Dall’analisi del LSCI (Liner Shipping Connectivity Index) dell’Unctad, indice che misura la competitività portuale e logistica di 157 paesi, emerge come la terra delle piramidi sia passato da un punteggio di 61,5 a 70,3 nei soli ultimi tre anni occupando il 18° a livello mondiale (l’Italia galleggia senza grandi scossoni attorno alla ventesima posizione), 3° tra i paesi Mena e 2° tra i paesi del Sud Mediterraneo.
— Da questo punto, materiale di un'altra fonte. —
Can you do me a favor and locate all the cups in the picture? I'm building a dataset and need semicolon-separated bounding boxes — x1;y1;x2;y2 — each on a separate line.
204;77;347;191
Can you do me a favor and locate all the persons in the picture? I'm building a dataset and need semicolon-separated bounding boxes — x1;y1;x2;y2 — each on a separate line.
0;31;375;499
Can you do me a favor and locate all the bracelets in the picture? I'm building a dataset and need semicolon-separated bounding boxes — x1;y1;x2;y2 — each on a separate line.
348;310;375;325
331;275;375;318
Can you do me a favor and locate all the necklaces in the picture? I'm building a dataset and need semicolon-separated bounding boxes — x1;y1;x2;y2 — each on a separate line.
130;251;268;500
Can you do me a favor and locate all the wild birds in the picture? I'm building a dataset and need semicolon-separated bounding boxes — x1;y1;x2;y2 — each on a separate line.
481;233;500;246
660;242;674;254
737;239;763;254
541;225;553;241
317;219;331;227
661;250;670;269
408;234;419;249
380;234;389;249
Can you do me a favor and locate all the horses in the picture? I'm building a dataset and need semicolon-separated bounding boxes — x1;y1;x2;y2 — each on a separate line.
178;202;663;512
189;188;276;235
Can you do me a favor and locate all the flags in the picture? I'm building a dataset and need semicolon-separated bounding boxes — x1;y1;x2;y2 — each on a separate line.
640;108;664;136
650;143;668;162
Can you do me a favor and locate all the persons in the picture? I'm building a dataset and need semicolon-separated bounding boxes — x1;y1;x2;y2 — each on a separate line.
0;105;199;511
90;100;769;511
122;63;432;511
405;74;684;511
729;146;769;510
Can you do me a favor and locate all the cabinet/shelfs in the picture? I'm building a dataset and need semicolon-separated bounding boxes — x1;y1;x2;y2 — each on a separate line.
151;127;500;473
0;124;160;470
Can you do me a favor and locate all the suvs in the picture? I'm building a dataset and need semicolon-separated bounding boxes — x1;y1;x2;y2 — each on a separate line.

Balzo importante che conferma l’importanza della dotazione infrastrutturale e la capacità di sfruttare strumenti per l’attrazione di investimenti come le ZES. È su questo punto che si è concentrata l’analisi di Adriano Giannola, presidente Svimez, che evidenzia la necessità di una visione “sistemica”. “Vanno inserite in una strategia unitaria italiana sul Mediterraneo. Serve una cabina di regia per evitare che le varie zone speciali (ZES e ZLS, ndr) entrino in concorrenza tra di loro e possano assolvere al meglio al ruolo di aree laboratorio per la semplificazione amministrativa e di applicazione di politiche di sostenibilità”.

Massimo Deandreis, direttore generale di SRM, e Graziano Delrio, ex ministro delle Infrastrutture e Trasporti, hanno ribadito l’importanza di una visione unitaria degli interessi del paese che con può prescindere “dalla sua vocazione di ponte tra Europa del Nord e Mediterraneo” (Deandreis) e “dal completamento di quel piano infrastrutturale da 150 miliardi già messo in cantiere e necessario come precondizione per lo sviluppo economico”.

L’avanzare della Cina nel settore portuale mediterraneo sta mettendo in crisi il sistema del Norther Range e le scelte europee così come sono state impostate fino ad ora,” conclude il sottosegretario allo Sviluppo Economico, Michele Geraci.Con oltre 400 miliardi di investimenti cinesi in Africa bisogna interrogarci sul nostro ruolo e puntare a sviluppare attività di cooperazione per le nostre aziende per le necessità infrastrutturali di quell’area”. Giudizio positivo sulle anche ZES “ma a patto che non siano iniziative isolate”. “In Cina dove hanno funzionato al meglio sono state favorite dalla presenza di collegamenti efficienti e di una politica amministrativa favorevole”.